## ASSIGNMENT
The lines to copy are those holding the string "site" in the entries below.

## TASK INPUT
►

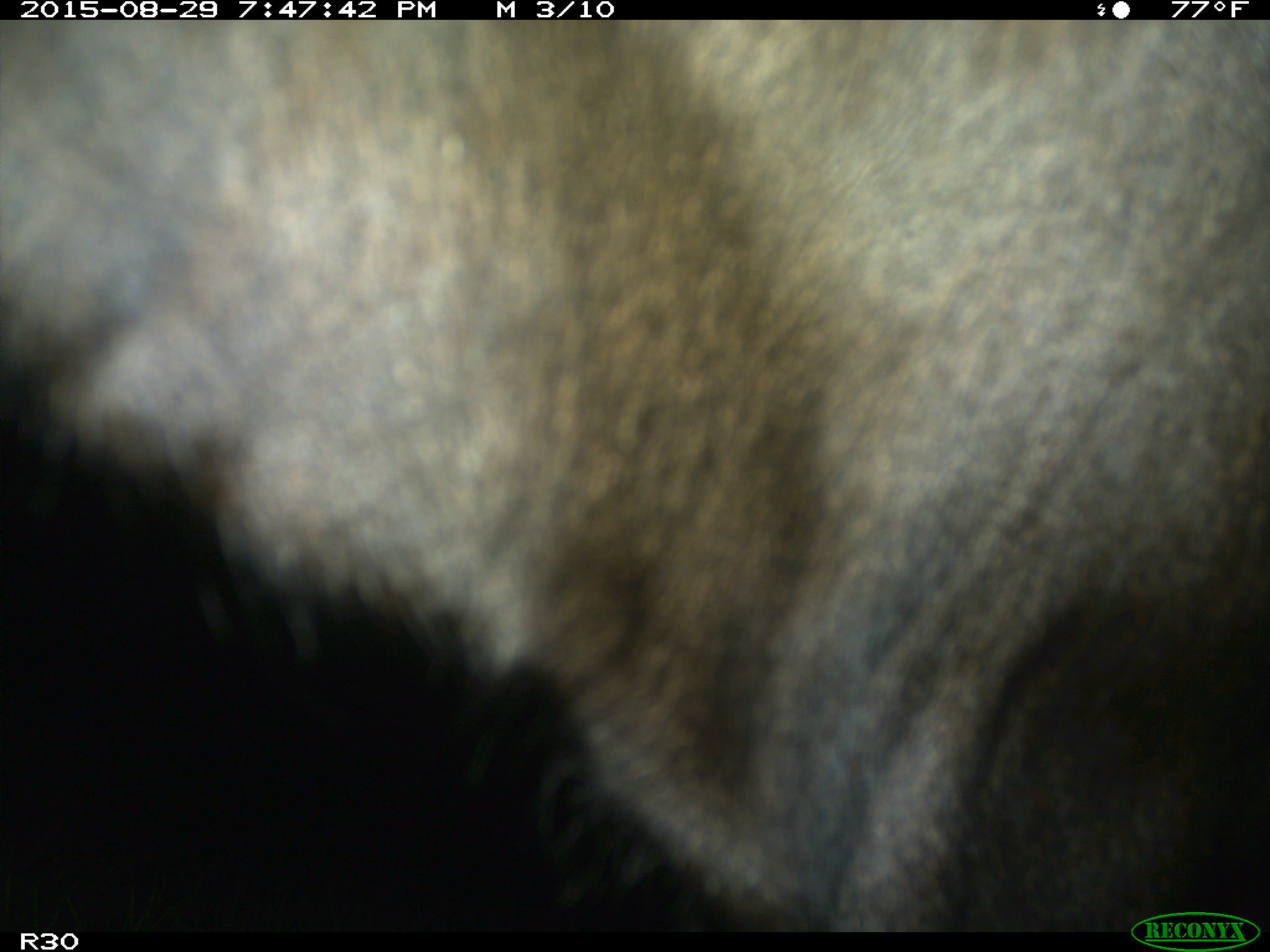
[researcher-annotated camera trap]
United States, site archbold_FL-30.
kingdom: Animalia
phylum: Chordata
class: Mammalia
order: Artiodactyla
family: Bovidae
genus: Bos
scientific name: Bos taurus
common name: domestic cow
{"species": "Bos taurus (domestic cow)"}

◄
►

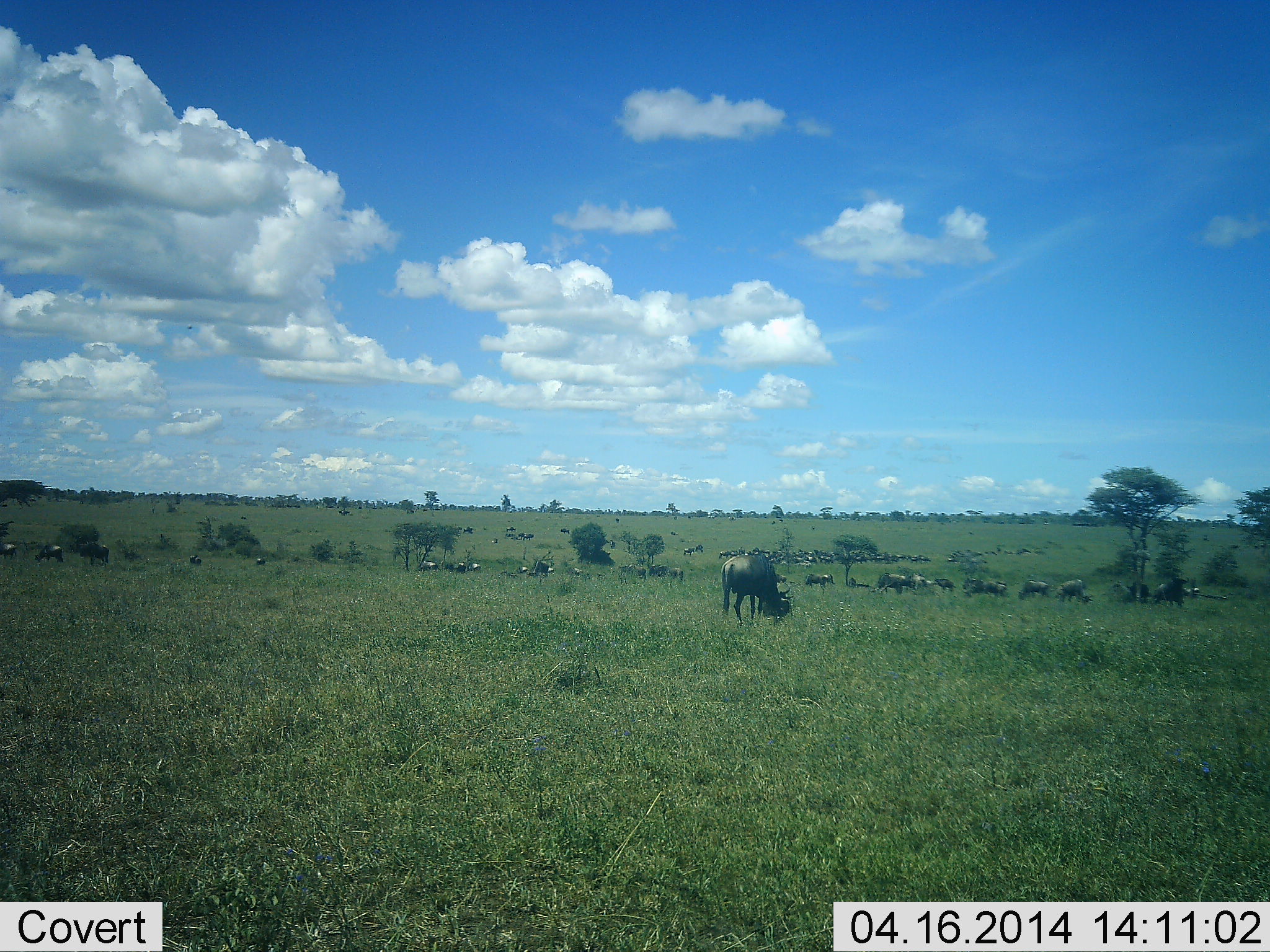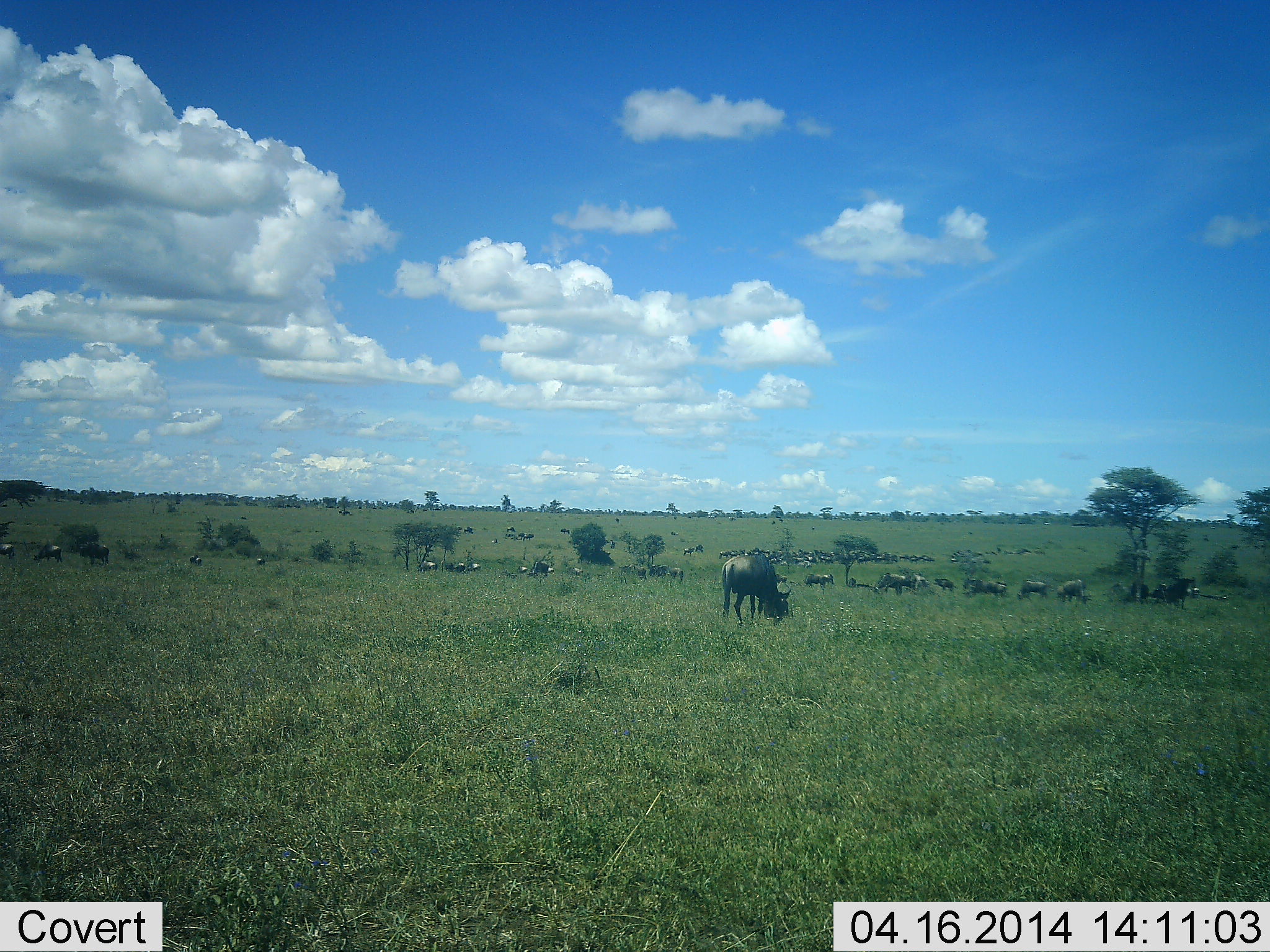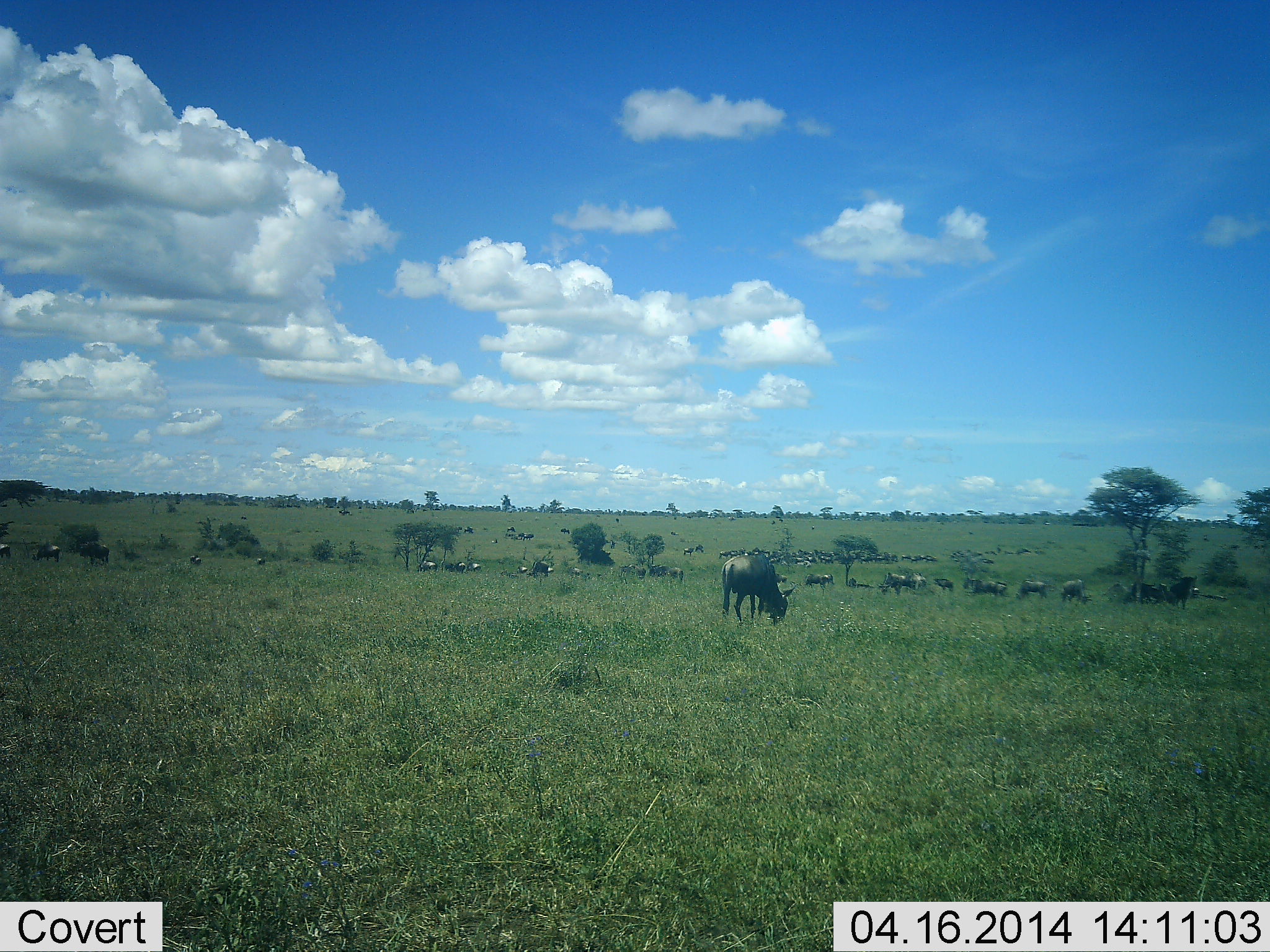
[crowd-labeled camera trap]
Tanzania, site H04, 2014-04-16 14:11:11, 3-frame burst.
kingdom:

◄

## ANSWER SPACE
United States, site archbold_FL-30.
Tanzania, site H04, 2014-04-16 14:11:11, 3-frame burst.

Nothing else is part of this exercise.